Entre cette vue et le panthéisme, il n’y a qu’un pas, et ils y arrivent de deux façons. Puisque toutes les formes passent et ne font qu’apparaître, elles sont illusoires. Qualités, manières d’être, retranchons-les, que reste-t-il ? Rien, disent les bouddhistes, Nada ; le monde n’est pas, il n’y a de réel que le néant. — Cela qui est, disent les brahmes orthodoxes, cela qui est et dont on ne peut rien dire, sinon : Il est, le tal, vide de toute qualité, qui n’est ni ceci, ni cela, ni cause, ni effet ; bref, le Brahma neutre, indéterminé, indéveloppé, « qui ne pense pas, qui ne veut pas, qui ne voit pas, qui ne sait pas, » l’Etre pur et abstrait. A la surface de ce Brahma neutre qu’on atteint par la pensée pure est le Brahma masculin, déjà vivant, tangible et coloré. Car, après avoir considéré la substance unique qui se cache sous le tourbillon des formes, on peut considérer la force qui organise et maintient ce tourbillon.

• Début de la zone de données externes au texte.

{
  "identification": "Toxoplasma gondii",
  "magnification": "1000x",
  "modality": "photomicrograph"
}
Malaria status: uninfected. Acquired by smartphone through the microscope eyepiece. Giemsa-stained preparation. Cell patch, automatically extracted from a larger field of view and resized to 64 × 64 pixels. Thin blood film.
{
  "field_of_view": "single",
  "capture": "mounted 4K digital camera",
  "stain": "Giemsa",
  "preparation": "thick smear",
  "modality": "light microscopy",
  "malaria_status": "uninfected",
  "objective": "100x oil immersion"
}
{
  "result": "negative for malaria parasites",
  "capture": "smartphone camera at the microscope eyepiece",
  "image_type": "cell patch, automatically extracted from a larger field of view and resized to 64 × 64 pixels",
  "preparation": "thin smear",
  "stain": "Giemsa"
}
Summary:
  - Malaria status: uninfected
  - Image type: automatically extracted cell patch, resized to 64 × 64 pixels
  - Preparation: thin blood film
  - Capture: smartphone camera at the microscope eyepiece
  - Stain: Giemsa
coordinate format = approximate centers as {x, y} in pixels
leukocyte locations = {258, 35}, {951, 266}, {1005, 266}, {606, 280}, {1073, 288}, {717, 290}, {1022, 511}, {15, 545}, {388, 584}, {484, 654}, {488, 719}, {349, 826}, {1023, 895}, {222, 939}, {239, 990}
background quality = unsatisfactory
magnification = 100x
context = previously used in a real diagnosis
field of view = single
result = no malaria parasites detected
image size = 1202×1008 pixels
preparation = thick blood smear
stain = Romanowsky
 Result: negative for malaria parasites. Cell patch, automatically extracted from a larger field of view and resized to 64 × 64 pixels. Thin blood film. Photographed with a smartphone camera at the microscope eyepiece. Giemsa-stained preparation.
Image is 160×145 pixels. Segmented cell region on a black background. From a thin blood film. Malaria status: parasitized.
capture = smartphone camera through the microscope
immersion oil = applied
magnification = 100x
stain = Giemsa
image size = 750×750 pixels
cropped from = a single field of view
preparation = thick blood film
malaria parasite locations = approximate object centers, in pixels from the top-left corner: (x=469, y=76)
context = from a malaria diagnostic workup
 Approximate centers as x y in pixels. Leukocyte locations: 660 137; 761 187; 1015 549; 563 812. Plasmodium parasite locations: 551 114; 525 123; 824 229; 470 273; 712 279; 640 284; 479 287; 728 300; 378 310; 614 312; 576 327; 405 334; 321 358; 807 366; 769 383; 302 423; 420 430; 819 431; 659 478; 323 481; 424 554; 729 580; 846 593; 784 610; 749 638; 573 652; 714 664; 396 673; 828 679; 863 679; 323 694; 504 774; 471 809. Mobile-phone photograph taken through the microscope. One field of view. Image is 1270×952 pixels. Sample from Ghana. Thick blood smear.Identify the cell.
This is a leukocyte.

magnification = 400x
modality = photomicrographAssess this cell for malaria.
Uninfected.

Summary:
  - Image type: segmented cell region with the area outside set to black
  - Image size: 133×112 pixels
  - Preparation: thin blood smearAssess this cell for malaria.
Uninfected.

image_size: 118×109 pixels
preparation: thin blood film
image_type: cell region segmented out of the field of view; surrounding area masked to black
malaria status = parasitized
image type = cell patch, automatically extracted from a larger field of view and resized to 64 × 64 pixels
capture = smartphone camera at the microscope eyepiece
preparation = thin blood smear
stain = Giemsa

Puisque tout est mouvement dans le monde, il y a une puissance qui dirige ce mouvement. Puisque le monde n’est pas inerte à la façon d’une pierre, mais vivant à la façon d’un arbre[1], c’est qu’une âme le soutient et le développe. Cette âme est Brahma, le germe universel, le « moi vivant et incarné. » Puisqu’il est vivant, il est qualifié, il ne se confond pas avec le Brahma neutre dont il n’est que la première manifestation, il est Brahma, mais Brahma déjà voilé par l’illusoire Maya, Brahma assujetti au temps. « Il y a deux formes de Brahma : celui qui connaît le temps et celui qui ne connaît pas le temps : celui qui connaît le temps a des parties. Le temps mûrit et dissout tous les êtres dans le grand moi, l’âme vivante, mais celui qui sait en quoi le temps lui-même s’absorbe, celui-là comprend les Védas. »

  1. Métaphore favorite des Brahmes. Souvent le monde n’est désigné que par ce mot : l’arbre.